Dans ce numéro du bulletin Perspectives SSF, plusieurs articles présentent l’apprentissage expérientiel (AE) sous différents angles, tout en cherchant à définir les contours théoriques de ce concept et les pratiques qui y sont rattachées. Dans ce contexte, le présent article vise à poser un regard réflexif sur le concept d’AE. Ainsi, je propose de discuter de la valeur perçue de l’AE comme levier pédagogique de formation et ce, dans une perspective alors plus pragmatique. Enfin, en toile de fond, les liens entre l’AE et le développement de l’expertise seront explorés.
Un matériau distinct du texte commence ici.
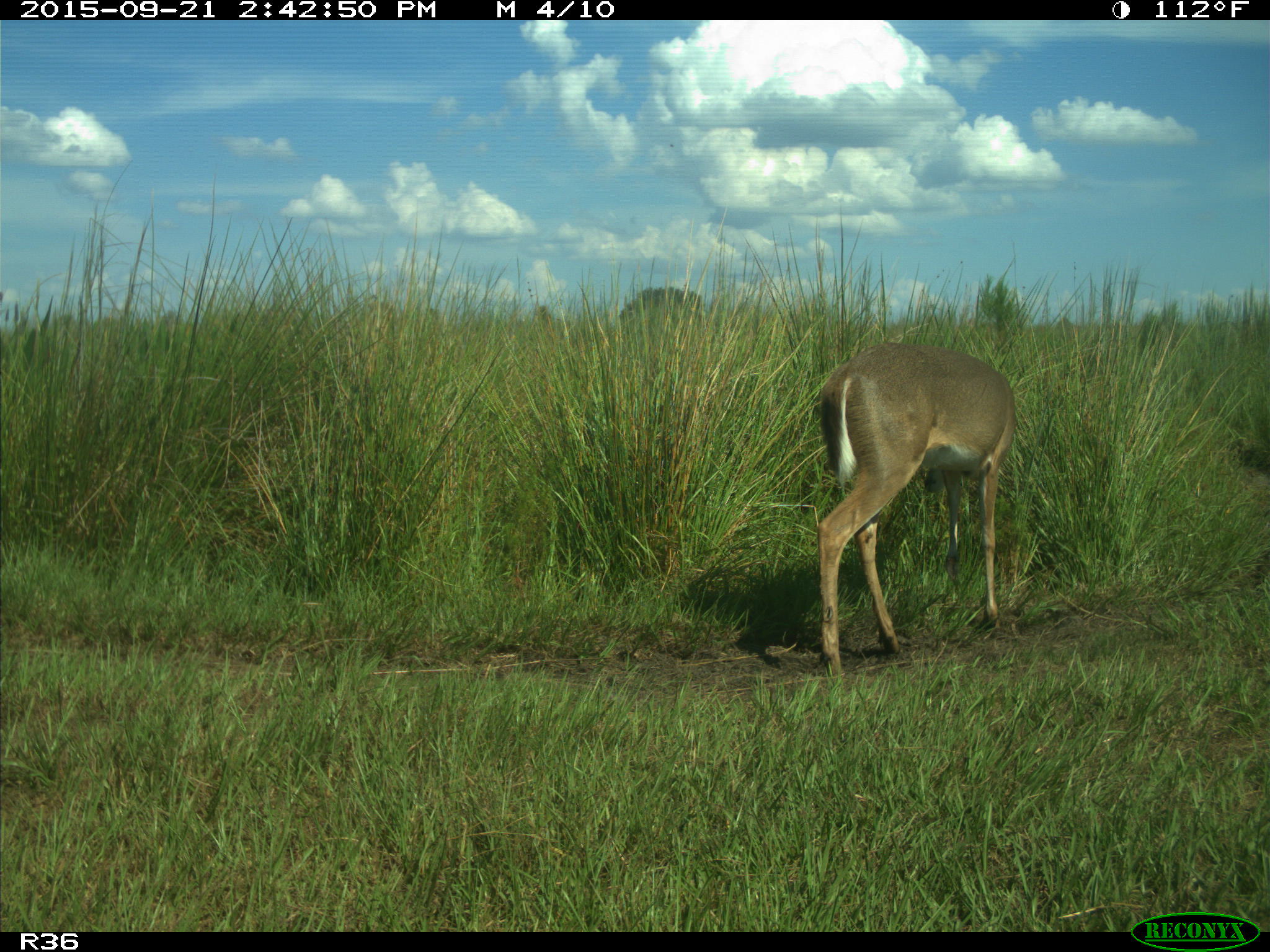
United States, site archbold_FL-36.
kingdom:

L’AE est souvent associé à la pratique, plus précisément à l’apprentissage par la pratique (Gratchev et Jeng, 2018). Les contextes ou situations qui sont associés à l’AE sont aussi considérés comme instrumentaux au développement de l’expertise chez les personnes étudiantes impliquées (Tomey, Isaac, Hardbolle et Duc, 2021). Pour celles et ceux qui font le choix de l’AE, en particulier avec la perspective de favoriser un rapprochement avec la pratique – celle des praticiens, mais aussi des experts, quelles sont les retombées attendues chez les personnes étudiantes? Ces gains potentiels ou espérés s’alignent-ils bien avec ce qu’est l’expertise, voire la compétence[1] dans différents domaines ou disciplines?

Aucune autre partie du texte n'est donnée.